The news in Flint, Michigan has been sad. An entire city exposed to lead, unbeknownst to them. But Flint is a long way from Greenville, TX and it took a cascade of bad decisions for things to turn out so badly in Flint. So should we worry about lead poisoning here in Greenville?
First, let’s consider why lead is a problem. Lead is a neurotoxin, meaning it causes damage to the brain, particularly the developing brain. This means it poses a special threat to pregnant women and children. The World Health Organization estimates that lead contributes to 600,000 new cases of intellectual disability each year. Sadly children may exhibit no symptoms to warn a parent of the problem.
Second, we need to understand where exposure to lead might happen. Lead was commonly used in manufacturing before we understood its dangers. Lead could be found in paint and gasoline, as well as in pipes, and the material used to solder the pipes together. Once the toxicity of lead became clear, state and federal laws were put into place to remove lead from these and other products. But what those laws didn’t do was make the lead that was already out there magically disappear. And this is where we need to focus our concern today.
Pay special attention to environments built before 1978. The CDC suggests the following precautions:
Any structure built before 1978 is at higher risk of containing lead-based products. If your home or any other facility your child spends time in was built before 1978, extra care should be taken.
Make sure there is no peeling paint your child can put in his mouth.
Do not let children be present during renovation of a pre-1978 structure. Lead can be inhaled as dust, so even the air in these environments can be a danger.
If you are buying or leasing a home built before 1978, consider having the home tested for lead before you finalize the lease or purchase.
Lead may be found on products imported from countries that don’t have strict lead laws. The CDC specifically identifies certain products that are known risks:
Candies imported from Mexico may be contaminated by lead.

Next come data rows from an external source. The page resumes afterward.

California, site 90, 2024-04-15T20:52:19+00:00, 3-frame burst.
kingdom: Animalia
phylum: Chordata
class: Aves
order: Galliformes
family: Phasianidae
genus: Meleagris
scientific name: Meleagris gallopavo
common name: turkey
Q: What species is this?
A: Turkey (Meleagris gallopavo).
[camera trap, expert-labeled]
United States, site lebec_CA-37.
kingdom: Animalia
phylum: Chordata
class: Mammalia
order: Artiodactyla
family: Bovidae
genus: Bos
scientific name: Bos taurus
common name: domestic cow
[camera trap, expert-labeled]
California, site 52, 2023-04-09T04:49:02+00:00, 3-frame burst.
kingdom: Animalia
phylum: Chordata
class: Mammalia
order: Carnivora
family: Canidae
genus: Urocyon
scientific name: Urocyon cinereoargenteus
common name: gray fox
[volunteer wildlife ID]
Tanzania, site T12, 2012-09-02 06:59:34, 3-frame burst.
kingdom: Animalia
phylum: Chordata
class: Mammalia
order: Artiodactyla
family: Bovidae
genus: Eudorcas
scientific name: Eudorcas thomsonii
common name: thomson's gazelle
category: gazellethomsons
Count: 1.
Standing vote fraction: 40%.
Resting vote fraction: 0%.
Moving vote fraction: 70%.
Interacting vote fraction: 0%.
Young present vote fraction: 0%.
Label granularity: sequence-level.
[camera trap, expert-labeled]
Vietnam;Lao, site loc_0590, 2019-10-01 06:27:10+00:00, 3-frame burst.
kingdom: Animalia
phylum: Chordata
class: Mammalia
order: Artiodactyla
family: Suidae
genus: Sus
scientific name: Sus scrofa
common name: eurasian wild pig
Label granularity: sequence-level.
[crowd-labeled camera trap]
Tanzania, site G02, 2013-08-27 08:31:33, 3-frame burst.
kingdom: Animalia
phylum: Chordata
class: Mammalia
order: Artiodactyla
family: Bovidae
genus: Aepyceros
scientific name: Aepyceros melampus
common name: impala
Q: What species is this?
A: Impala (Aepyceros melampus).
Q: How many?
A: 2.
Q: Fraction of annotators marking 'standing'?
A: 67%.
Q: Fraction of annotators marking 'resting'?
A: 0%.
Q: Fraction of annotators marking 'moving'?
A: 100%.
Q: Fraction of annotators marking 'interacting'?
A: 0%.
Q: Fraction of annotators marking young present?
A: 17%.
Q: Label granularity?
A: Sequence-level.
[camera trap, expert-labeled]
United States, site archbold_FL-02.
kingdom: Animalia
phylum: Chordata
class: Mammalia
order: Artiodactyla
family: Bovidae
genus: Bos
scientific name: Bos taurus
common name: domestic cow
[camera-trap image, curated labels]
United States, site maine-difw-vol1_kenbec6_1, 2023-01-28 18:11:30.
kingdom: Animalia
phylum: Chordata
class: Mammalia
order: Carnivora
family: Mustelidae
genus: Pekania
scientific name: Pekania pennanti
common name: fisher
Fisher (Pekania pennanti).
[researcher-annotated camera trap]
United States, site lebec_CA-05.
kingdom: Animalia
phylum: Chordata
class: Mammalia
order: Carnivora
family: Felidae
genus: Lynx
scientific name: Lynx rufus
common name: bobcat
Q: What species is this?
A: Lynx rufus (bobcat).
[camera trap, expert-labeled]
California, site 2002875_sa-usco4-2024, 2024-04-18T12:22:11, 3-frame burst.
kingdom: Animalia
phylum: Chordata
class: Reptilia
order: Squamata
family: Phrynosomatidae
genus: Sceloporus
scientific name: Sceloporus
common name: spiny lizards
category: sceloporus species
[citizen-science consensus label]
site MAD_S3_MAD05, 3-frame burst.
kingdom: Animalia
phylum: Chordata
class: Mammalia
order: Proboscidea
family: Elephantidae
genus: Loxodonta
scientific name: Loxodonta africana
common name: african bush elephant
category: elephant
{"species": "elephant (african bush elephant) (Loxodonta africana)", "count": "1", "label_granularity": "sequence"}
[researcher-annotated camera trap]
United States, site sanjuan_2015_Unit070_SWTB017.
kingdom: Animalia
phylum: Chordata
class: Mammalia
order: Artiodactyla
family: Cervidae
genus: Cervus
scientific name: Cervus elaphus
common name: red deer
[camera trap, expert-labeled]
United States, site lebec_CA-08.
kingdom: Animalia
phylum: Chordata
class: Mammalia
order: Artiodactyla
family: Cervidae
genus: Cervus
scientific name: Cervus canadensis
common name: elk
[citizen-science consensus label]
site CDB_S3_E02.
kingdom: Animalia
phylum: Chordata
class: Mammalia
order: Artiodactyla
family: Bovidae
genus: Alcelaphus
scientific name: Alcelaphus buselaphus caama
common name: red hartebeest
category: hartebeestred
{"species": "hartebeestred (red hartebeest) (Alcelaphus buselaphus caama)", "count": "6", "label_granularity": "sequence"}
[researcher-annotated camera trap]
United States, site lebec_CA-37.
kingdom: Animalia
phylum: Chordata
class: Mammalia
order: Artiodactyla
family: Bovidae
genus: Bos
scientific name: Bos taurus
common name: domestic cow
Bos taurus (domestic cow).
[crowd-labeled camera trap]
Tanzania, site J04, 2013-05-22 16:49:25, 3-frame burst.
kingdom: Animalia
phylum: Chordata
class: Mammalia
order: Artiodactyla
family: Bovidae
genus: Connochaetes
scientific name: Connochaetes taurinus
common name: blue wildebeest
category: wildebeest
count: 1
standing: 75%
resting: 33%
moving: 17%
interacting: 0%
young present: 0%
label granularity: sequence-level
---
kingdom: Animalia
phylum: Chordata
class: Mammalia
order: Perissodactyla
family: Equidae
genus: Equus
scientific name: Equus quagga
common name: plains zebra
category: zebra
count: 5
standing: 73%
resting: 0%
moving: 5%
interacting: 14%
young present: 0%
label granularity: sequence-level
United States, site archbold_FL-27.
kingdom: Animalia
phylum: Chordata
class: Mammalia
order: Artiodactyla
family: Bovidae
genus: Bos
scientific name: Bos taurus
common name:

Some imported cosmetics and traditional folk medicines may contain lead.
Glazed ceramic dishware may be painted with lead paint. Only serve food on dishes you know to be lead-free.
Toys imported from other countries may be contaminated by lead. Keep an eye on the recall list provided by the Consumer Product Safety Commission and immediately stop your child from playing with recalled products.
What if you are worried you or your child has already been exposed to lead?
Give your doctor a call. Lead levels can be checked with a blood test and treatment decisions made from there. Remember that lead accumulates over time in the body, so the sooner you address concerns, the more problems can be prevented.